Supplied passage —
Herein lies the role of fear for the writer: as a projective abstract tool which plays upon the innate impulse of the target in order to illuminate and amplify the storyscape. Fear soundlessly breaches the gap between storyteller and audience at thespeed of recognition; it elicits a desired cognitive reaction (as opposed to triggering a frenzied physical one). Whatever emotional nuance intended by the writer to be conveyed in a scene is magnified and sharpened by the deployment of fear, which resonates louder and longer within the audience’s mind, so that the efforts of one effect results in many—force multiplication in action.

Supplied data —

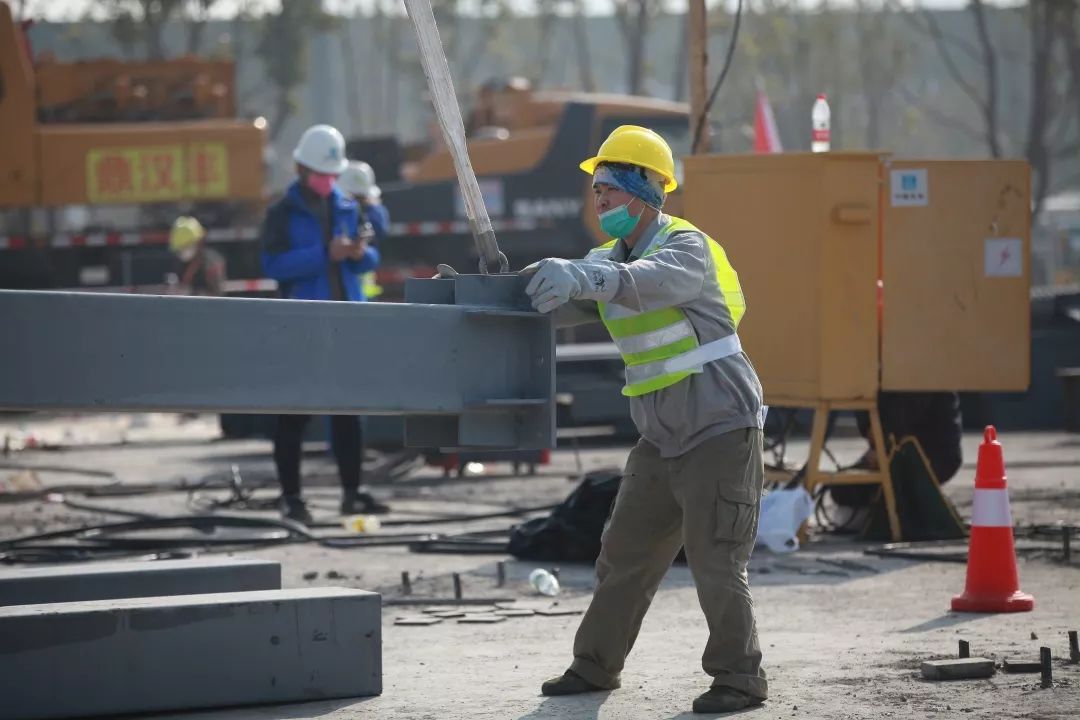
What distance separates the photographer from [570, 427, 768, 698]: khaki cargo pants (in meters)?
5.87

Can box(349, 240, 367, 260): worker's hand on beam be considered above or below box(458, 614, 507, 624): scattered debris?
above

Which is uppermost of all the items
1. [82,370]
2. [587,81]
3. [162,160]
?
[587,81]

To do —
1 – Can you print the passage on fear in writing from "Herein lies the" to "multiplication in action."?
2 – How would you sum up the passage on fear in writing in two sentences?

Expected responses —
1 –
Herein lies the role of fear for the writer: as a projective abstract tool which plays upon the innate impulse of the target in order to illuminate and amplify the storyscape. Fear soundlessly breaches the gap between storyteller and audience at thespeed of recognition; it elicits a desired cognitive reaction (as opposed to triggering a frenzied physical one). Whatever emotional nuance intended by the writer to be conveyed in a scene is magnified and sharpened by the deployment of fear, which resonates louder and longer within the audience’s mind, so that the efforts of one effect results in many—force multiplication in action.

2 – For the writer, fear is a projective abstract tool that plays on the target's innate impulse to illuminate and amplify the storyscape, and it elicits a desired cognitive reaction rather than a frenzied physical one. Deployed in a scene, fear magnifies and sharpens the emotional nuance the writer intends, resonating louder and longer in the audience's mind so that one effect results in many, which is force multiplication in action.